What the district really wanted, according to Rob Smiley, EESD’s director of Operations Support Services, was a custom building that could be built affordably over the summer. EESD chose American Modular Systems’ line of classrooms and worked with the Gen7 project team to design-build an oversized, open-concept modular space that allowed students to learn collaboratively and independently in a high performance environment.
It’s not just budget-conscious public schools that are making the switch to modular; private schools are seeing the value, too.

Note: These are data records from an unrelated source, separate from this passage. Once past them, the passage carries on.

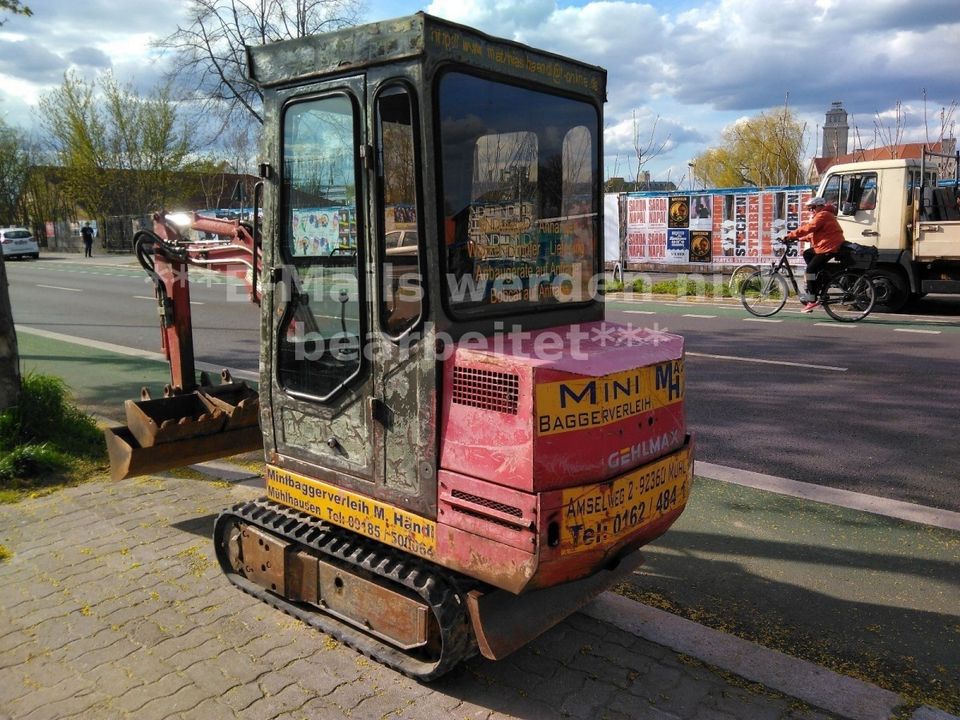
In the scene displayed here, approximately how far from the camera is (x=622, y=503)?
Answer: 3.24 metres

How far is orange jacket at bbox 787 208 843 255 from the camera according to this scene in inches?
548

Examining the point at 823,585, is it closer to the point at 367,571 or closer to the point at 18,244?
the point at 367,571

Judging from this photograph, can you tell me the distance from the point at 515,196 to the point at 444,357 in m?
0.83

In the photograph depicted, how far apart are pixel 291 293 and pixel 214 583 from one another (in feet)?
5.68

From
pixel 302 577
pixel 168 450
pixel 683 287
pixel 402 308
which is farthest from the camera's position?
pixel 683 287

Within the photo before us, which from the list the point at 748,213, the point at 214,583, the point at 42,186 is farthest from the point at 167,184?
the point at 214,583

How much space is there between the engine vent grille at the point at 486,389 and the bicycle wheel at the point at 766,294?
1224cm


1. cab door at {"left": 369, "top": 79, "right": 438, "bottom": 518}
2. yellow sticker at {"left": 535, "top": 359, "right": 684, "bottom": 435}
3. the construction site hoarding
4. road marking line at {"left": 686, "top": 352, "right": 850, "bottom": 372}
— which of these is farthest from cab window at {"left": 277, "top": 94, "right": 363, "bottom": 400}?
the construction site hoarding

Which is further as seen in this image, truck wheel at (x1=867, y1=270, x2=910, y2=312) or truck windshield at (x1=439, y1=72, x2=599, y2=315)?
truck wheel at (x1=867, y1=270, x2=910, y2=312)

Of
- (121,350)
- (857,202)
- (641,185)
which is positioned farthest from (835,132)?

The new modular classrooms at L.A.’s Brentwood School are ultra green, engineered to reduce energy consumption by 70 percent before the addition of photovoltaic (PV) panels, freeing up funds for school programs, salaries and supplies.
The ability to cherry-pick features, add sustainable elements and customize interior and exterior finishes allow modular schools to be architecturally unique. A modular classroom wing can be integrated seamlessly into a conventional building or a new modular building can match the aesthetic of an existing campus. To the average observer, modular and traditional construction is often indistinguishable.
But it’s the modern amenities that made the building the right choice for Brentwood School. A natural ventilation system circulates 100-percent fresh, filtered air with the simple push of a button, while low-emitting building material, coupled with continuous air quality monitoring, provides a healthy indoor learning environment. Automatic sensors optimize light and climate-control. Premium acoustics make it 50-percent quieter than the average classroom. An airtight building envelope, natural daylighting and solar panels make Brentwood’s new wing of classrooms a model of energy efficiency and an ideal place to learn.
Brentwood’s modular classrooms were designed to pursue LEED Gold certification. In 10 months, they have generated 17.7 megawatts of electricity — enough to power a football stadium for a day — with carbon offsets of 12.2 tons, the equivalent of an acre of trees.
Modular manufacturers have become visionaries, developing sustainable technology that fulfills emerging needs and finding new ways to streamline production for greater efficiencies and environmental responsibility.
Greening modular schools is where the future is going. California’s Collaborative for High Performance Schools recently expanded its CHPS Verified program to provide a certification for high performance modular classrooms. Over the summer, CHPS and Gen7 introduced the first CHPS PreFAB classroom, a precertified prefabricated model that allows school districts to purchase classrooms clearly designated to meet high performance standards. Making it easy for school districts to green their schools attracts early adopters, inspiring other districts to follow suit.
“The model ensures that more classrooms and schools are high performance and that more students have the opportunity to realize the benefits of attending a healthy, high-performance green school,“ says Bill Orr, CHPS executive director.
According to Tony Sarich, VP of Operations for AMS/Gen7 Schools, “Modular manufacturing continues to push the envelope, redefining the industry by presenting a turnkey sustainable solution that can be adapted to almost any application and offering more choices so school districts can make the right choice for their needs and, ultimately, their students.”
Pamela Acuff is a freelance writer based in Los Angeles, Calif.